Worldwide mobile app store revenue will exceed $15 billion this year, both from end users buying apps and from in-app ad revenues, Gartner predicted. This will be 190 percent up from the 2010 revenue figure of $5.2 billion.
However, getting more revenue may not be the primary driver pushing Google to introduce in-app payments.
“Google wants Android to spread so they can get search,” Beccue said. “If smartphone consumers are primarily driven by apps, then Google needs to make sure that apps on Android work as well as possible because we know they work well on the iPhone.” In-app payment capability is part of ensuring apps work well.
Google did not respond to requests for comment by press time.
Eating Apple’s Dust
Google is late to the game with in-app payment capabilities, something iPhone apps have had for years.
In fact, Google’s Chu reportedly mentioned that the search giant planned to launch an in-app payment system for Android last quarter but was delayed because developers were busy with their holiday-season applications.
“Google’s typically about eyeballs, not about monetizing content,” Maribel Lopez, principal analyst at Lopez Research, told LinuxInsider. “Looking at in-app payment isn’t the first thing you do when you don’t think about monetizing content all that much.”
Getting Closer With Carriers
Chu also stated that Google will work with carriers around the world to offer direct to carrier billings to Android app users.
Last year, it introduced direct carrier billing for premium apps purchased by AT&T network customers.
Zong, and Boku, two of the major players in the social gaming industry, began offering Android users in-app purchase capabilities last June.
“Developers who have incorporated Zong’s in-app solution have had great success,” Zong’s Ferguson stated. “In-app billing is a key component to monetization because it enables developers to offer apps that can be downloaded free.”

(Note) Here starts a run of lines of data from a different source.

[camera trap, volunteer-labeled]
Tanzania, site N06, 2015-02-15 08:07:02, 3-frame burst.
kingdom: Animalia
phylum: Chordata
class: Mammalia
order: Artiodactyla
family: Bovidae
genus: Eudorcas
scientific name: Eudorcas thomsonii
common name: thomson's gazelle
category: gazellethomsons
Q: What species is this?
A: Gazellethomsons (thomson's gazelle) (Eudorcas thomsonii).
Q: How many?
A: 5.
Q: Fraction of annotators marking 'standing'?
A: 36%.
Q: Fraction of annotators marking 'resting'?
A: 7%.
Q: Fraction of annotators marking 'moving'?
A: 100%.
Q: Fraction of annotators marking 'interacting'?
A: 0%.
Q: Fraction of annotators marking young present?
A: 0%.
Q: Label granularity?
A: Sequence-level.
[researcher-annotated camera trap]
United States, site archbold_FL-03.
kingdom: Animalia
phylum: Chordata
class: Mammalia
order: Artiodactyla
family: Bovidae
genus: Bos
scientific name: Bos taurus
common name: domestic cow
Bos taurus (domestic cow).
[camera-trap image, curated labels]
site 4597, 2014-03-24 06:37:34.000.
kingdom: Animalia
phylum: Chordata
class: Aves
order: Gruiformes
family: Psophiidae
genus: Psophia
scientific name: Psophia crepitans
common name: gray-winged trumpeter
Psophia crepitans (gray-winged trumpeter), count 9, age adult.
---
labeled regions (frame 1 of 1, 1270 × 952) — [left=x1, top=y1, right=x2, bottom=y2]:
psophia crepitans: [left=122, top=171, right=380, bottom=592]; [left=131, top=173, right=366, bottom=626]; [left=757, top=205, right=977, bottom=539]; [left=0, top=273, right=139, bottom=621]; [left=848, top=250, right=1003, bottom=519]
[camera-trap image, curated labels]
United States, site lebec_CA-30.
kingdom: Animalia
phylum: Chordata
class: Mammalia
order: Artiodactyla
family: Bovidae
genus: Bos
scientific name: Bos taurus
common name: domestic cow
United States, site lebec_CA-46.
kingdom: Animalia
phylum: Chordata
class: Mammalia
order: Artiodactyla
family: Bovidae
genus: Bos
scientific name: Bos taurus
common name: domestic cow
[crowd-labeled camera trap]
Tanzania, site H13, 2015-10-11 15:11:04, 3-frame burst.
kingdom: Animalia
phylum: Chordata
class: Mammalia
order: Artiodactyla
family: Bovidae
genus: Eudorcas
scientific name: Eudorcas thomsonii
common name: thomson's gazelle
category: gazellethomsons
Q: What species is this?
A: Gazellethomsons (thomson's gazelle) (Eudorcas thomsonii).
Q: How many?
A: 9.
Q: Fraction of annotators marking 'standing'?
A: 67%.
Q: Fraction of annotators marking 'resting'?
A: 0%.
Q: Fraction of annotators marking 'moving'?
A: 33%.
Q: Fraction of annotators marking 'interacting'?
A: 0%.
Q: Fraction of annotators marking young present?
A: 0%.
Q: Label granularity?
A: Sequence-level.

I certainly hope that direct carrier billing will require opting-in. Currently, one can give a child a phone, knowing that so long as no billing method has been set up in Google Checkout and they stay within the mobile plans text/talk/data limits, all is well. I really don’t want to effectively hand over my wallet to a teenager, who may not realize that they are actually purchasing in-game items with real money.